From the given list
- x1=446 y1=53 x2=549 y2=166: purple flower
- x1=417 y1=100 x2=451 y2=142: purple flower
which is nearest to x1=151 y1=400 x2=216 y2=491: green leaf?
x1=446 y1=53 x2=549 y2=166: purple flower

++++++++++

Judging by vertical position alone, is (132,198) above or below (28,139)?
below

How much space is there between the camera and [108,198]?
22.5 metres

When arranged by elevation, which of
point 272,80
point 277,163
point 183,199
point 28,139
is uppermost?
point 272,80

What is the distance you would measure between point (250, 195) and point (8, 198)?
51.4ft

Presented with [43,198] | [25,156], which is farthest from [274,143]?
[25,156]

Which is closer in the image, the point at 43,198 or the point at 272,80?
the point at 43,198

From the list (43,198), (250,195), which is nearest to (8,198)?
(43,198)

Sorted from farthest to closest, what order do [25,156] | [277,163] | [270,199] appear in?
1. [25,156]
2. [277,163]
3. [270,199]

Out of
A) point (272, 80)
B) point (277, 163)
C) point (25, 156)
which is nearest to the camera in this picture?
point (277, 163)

++++++++++

EXERCISE DESCRIPTION: From the material above, copy out each line in which the word "between" appears, keeping those lines unchanged.

THE REPLY:
How much space is there between the camera and [108,198]?
What is the distance you would measure between point (250, 195) and point (8, 198)?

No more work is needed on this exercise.